> [AVAILABLE DATA]:
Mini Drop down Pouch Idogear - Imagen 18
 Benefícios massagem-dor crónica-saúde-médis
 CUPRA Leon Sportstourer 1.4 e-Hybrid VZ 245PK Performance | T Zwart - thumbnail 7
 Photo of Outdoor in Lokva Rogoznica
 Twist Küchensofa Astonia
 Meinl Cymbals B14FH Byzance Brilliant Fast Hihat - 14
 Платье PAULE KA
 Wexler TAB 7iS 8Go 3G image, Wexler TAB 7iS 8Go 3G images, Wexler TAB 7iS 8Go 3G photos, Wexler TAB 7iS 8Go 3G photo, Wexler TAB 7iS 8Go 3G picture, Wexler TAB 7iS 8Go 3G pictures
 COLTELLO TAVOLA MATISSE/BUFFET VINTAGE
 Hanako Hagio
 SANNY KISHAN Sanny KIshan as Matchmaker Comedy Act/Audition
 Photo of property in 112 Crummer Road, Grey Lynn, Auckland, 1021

> [TASK STATEMENT]:
Begin with the line that contains "Meinl Cymbals B14FH" and end with the last line of the records; set down every line in that span exactly, and nothing else.

> [PROBLEM SOLUTION]:
 Meinl Cymbals B14FH Byzance Brilliant Fast Hihat - 14
 Платье PAULE KA
 Wexler TAB 7iS 8Go 3G image, Wexler TAB 7iS 8Go 3G images, Wexler TAB 7iS 8Go 3G photos, Wexler TAB 7iS 8Go 3G photo, Wexler TAB 7iS 8Go 3G picture, Wexler TAB 7iS 8Go 3G pictures
 COLTELLO TAVOLA MATISSE/BUFFET VINTAGE
 Hanako Hagio
 SANNY KISHAN Sanny KIshan as Matchmaker Comedy Act/Audition
 Photo of property in 112 Crummer Road, Grey Lynn, Auckland, 1021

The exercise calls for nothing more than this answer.